Visual Studio Code(VS Code)はコードの文脈を理解し、変更したい変数名や関数名だけをプロジェクト全体で安全かつスマートに一括変更できるリファクタリング機能を備えています。
それが、F2キーを使ったRename Symbol(シンボルの名前変更)機能です。
この記事では、その具体的な使い方を解説します。
実践Rename Symbol(シンボルの名前変更)の具体的な使い方
操作は非常にシンプルで、一度覚えれば誰でも簡単に使えます。
今回は、GameManagerクラスの変数「hp」を「playerHP」に変更します。



↓同じGameManagerクラス内の変数名「hp」も「playerHP」に変更された。

↓また、別のファイル(ここではPlayerControllerクラス)で利用しているGameManagerクラスの「hp」も「playerHP」に変更されている。

たったこれだけの操作で、プロジェクト全体にわたる名前の変更が安全かつ一瞬で完了します。
※ クラス名も変更できます。
右クリックでも、Rename Symbol(シンボルの名前変更)
変更したい変数名を右クリックして、Rename Symbolを選びます。

「検索と置換」による変更は避けるべき
『検索と置換』(Ctrl+H)で行う変数名などの書き換えは、意図しない箇所まで変更してしまう危険性があるため推奨しません。
なぜなら、『検索と置換』はコードの文脈を理解せず、ただの文字列として一致するものを全て置換してしまうため、無関係な変数名やコメント内の単語まで変更してしまう可能性があるからです。
こどじょん「id」という変数名を『検索と置き換え』で「userId」に置換える場合、もし、hideElement()というメソッドがあれば、「huserIdeElement()」という名前に変わってしまいます。
機能がうまく動かないときは?
もしF2キーを押しても「シンボルの名前変更」がうまく機能しない場合、使用しているプログラミング言語に対応した拡張機能がインストールされていないか、無効になっている可能性があります。
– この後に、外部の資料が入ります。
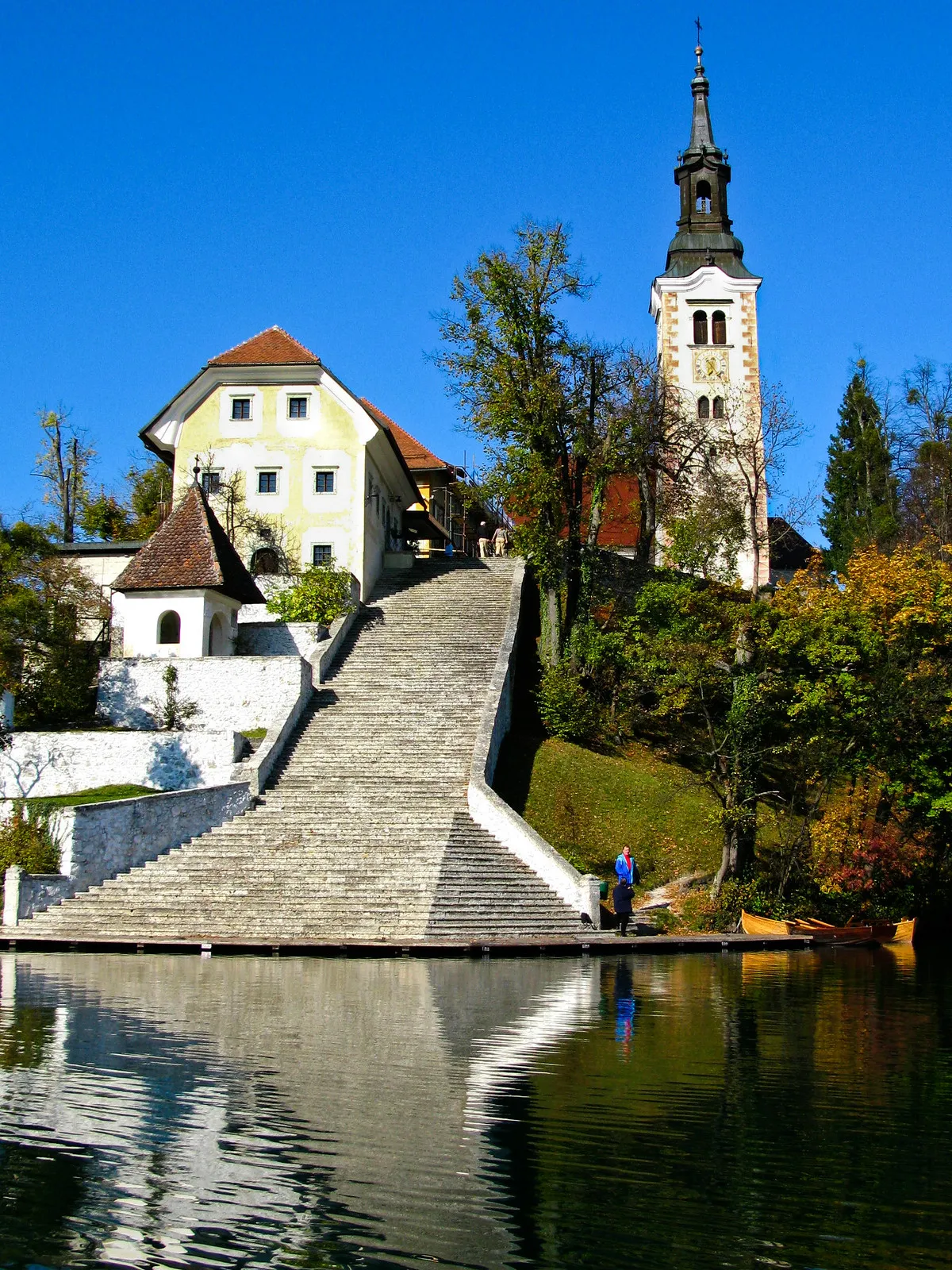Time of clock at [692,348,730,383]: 6:23
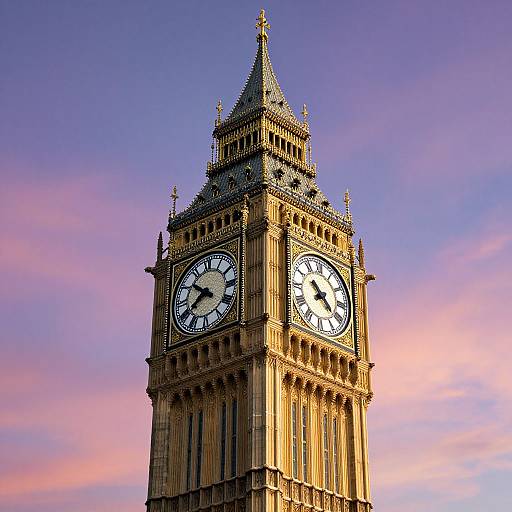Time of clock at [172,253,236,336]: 7:51
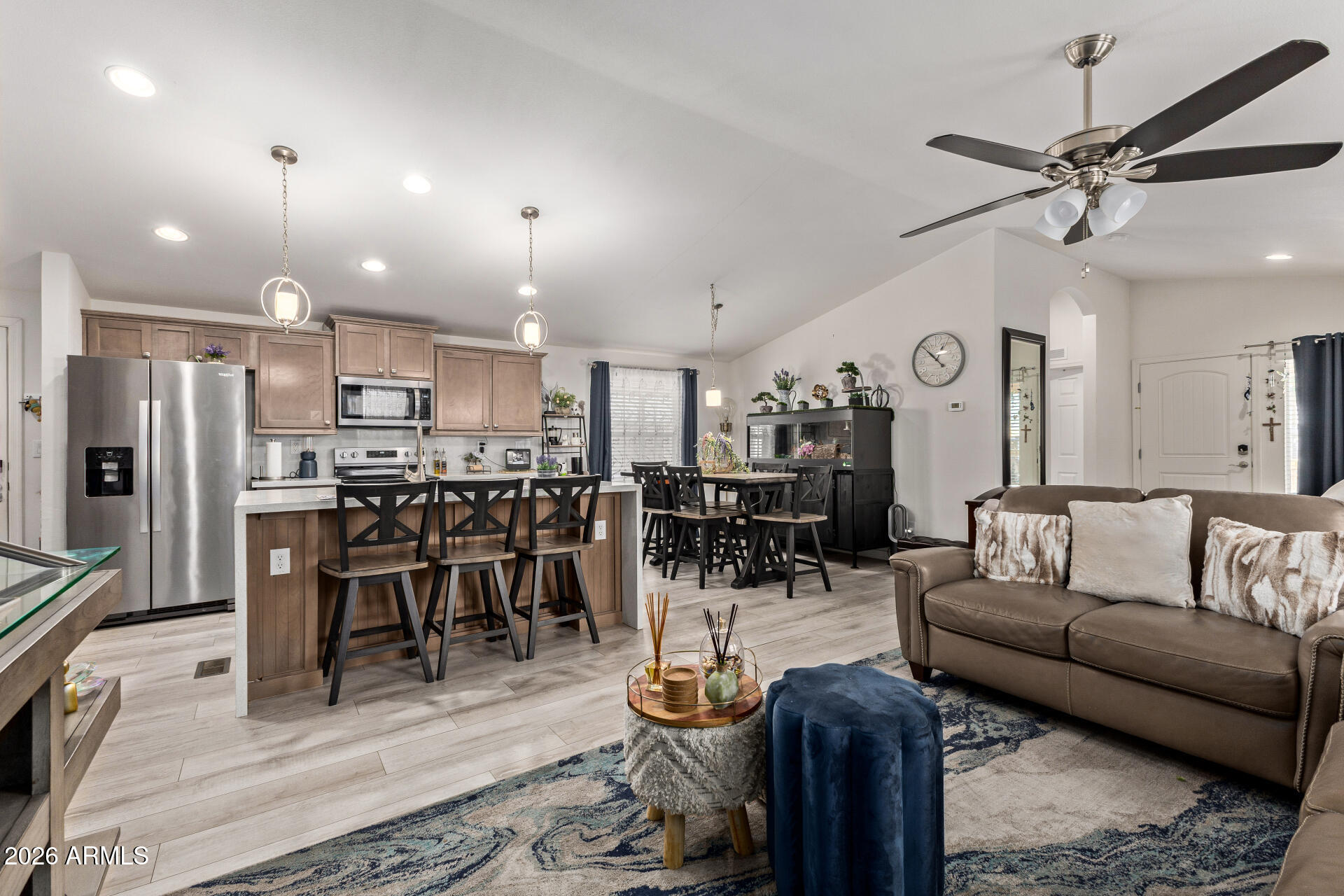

Unityで使われるC#なら「C# Dev Kit」といった拡張機能が、この賢いリファクタリング機能を支えています。
使っている言語の拡張機能が正しくインストールされ、有効になっているか確認してみてください。
まとめ
VS Codeで変数名などを一括変更する際は、単純な『検索と置換』ではなく、F2キーによるRename Symbol(シンボルの名前変更)を使いましょう。
この機能を活用することで、修正漏れや誤変更といったミスを防ぎ、安全・高速・正確なリファクタリングが実現できます。
日々のコーディング効率を格段に向上させる強力な機能ですので、ぜひ習慣にしてみてください。